Pretoria: The Commissioner for the South African Revenue Service (SARS), Dr. Johnstone Makhubu, has expressed approval following the Constitutional Court's unanimous decision against Lueven Metals (Pty) Ltd. This ruling upholds SARS' interpretation of the Value-Added Tax Act regarding recycled gold.
According to South African Government News Agency, the court confirmed that the zero-rating provision under section 11(1)(f) of the Value-Added Tax Act, 1991, does not extend to second-hand or recycled gold that has already been manufactured. This decision provides clear legal guidance and aims to curtail aggressive VAT interpretations, reinforcing SARS' commitment to principled tax law enforcement.
Dr. Makhubu emphasized that the judgment underscores the principle of applying legislation as it is written. The clarity provided by the Constitutional Court benefits vendors, financial institutions, and the precious metal industry concerning the VAT treatment of gold under section 11(1)(f).
The ruling specifies that zero-rating applies only when gold is supplied to the South African Reserve Bank, the South African Mint Company, or a registered bank in prescribed forms that have not undergone any manufacturing process other than refining or manufacturing into those forms.

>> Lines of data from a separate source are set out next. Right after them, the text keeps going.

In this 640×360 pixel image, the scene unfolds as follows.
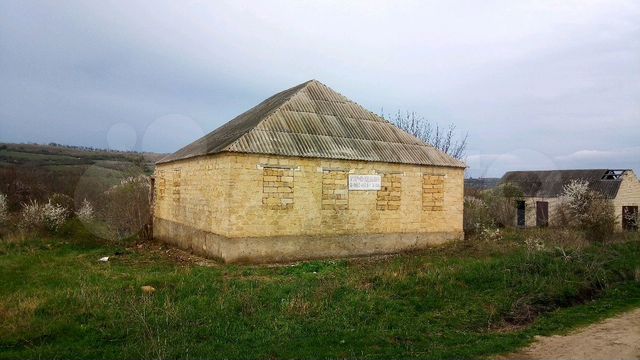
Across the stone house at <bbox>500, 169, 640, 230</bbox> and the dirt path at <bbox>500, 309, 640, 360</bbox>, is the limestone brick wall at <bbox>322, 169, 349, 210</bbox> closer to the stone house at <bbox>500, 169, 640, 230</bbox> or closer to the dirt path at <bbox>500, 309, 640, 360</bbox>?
the dirt path at <bbox>500, 309, 640, 360</bbox>

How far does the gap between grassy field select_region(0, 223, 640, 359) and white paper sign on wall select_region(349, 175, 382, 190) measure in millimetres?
2861

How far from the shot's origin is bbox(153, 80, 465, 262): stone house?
1289 centimetres

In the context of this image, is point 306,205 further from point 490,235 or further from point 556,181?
point 556,181

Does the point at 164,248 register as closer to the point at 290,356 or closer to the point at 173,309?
the point at 173,309

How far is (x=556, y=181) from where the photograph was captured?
1219 inches

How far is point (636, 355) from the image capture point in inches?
235

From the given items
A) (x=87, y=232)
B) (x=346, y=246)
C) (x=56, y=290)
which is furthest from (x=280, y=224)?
(x=87, y=232)

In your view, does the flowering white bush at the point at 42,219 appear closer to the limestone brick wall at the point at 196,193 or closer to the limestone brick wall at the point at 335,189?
the limestone brick wall at the point at 196,193

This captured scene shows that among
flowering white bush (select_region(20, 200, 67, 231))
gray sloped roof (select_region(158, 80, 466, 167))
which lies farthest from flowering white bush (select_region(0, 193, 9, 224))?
gray sloped roof (select_region(158, 80, 466, 167))

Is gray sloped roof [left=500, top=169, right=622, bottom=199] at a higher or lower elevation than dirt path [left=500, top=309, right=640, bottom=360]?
higher

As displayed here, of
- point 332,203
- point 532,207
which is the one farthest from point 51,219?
point 532,207

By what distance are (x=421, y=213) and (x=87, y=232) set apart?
12773 mm

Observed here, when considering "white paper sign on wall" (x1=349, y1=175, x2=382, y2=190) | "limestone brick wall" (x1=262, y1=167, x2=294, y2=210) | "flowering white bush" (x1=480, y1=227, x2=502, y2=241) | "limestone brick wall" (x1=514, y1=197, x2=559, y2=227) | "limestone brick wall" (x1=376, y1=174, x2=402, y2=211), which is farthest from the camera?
"limestone brick wall" (x1=514, y1=197, x2=559, y2=227)

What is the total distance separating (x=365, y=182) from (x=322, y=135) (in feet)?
6.90
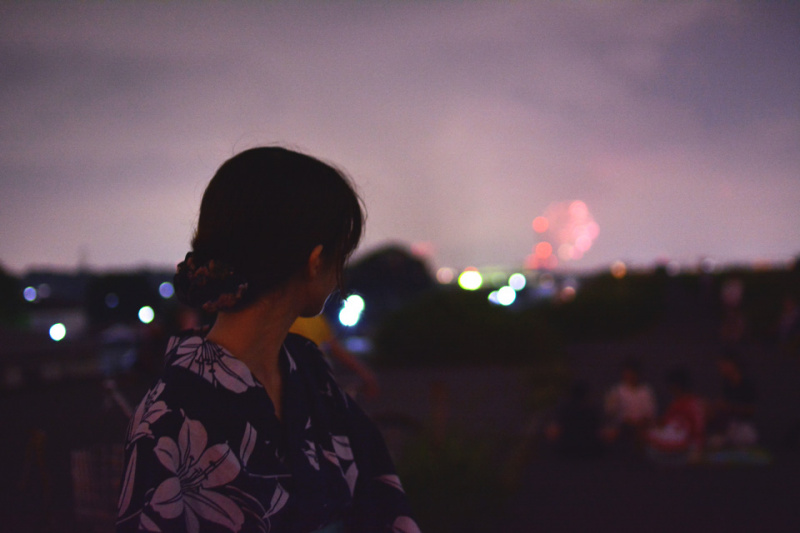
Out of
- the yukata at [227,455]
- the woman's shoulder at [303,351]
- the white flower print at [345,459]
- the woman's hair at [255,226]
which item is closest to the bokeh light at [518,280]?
the woman's shoulder at [303,351]

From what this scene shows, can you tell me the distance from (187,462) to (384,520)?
59 cm

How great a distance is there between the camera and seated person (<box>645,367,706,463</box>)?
264 inches

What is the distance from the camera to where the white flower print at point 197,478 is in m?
1.12

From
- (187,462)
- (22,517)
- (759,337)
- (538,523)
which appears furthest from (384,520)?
(759,337)

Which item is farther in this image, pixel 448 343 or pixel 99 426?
pixel 448 343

The case originated from a dispute over the VAT treatment of refined gold supplied to prescribed purchasers. Lueven Metals, involved in refining second-hand gold, had treated its sales of refined gold bars to a commercial bank as zero-rated, despite the gold's origin from previously manufactured products like scrap jewellery. An audit by SARS determined these supplies did not qualify for zero-rating, a position upheld by the High Court and now the Constitutional Court, which dismissed the appeal with costs.
In its judgment, the Constitutional Court outlined three cumulative requirements for zero-rating: supply to a prescribed purchaser, supply in one of the prescribed forms, and the gold not undergoing any manufacturing process other than refining or manufacturing into those forms. Gold previously manufactured into non-prescribed forms, such as jewellery, falls outside the zero-rating scope.
SARS highlighted that its interpretation of the statutory text avoids rendering key provisions redundant. While refining removes the previous form of recycled gold, it does not negate the fact that the gold underwent a disqualifying manufacturing process. Thus, Lueven's recycled gold cannot benefit from zero-rating.
Dr. Makhubu noted that the judgment provides clarity for the gold, refining, and banking sectors, confirming that recycled gold remains subject to VAT at the standard rate. This supports compliant businesses and ensures fair competition. He emphasized that voluntary compliance relies on trust and certainty in the law, which this ruling reinforces.
Moreover, the judgment aligns with SARS' strategic intent to promote voluntary compliance and protect the tax base. Ensuring fair tax administration prevents any taxpayer from gaining unintended advantages, preserving revenue for essential services like education, healthcare, and infrastructure.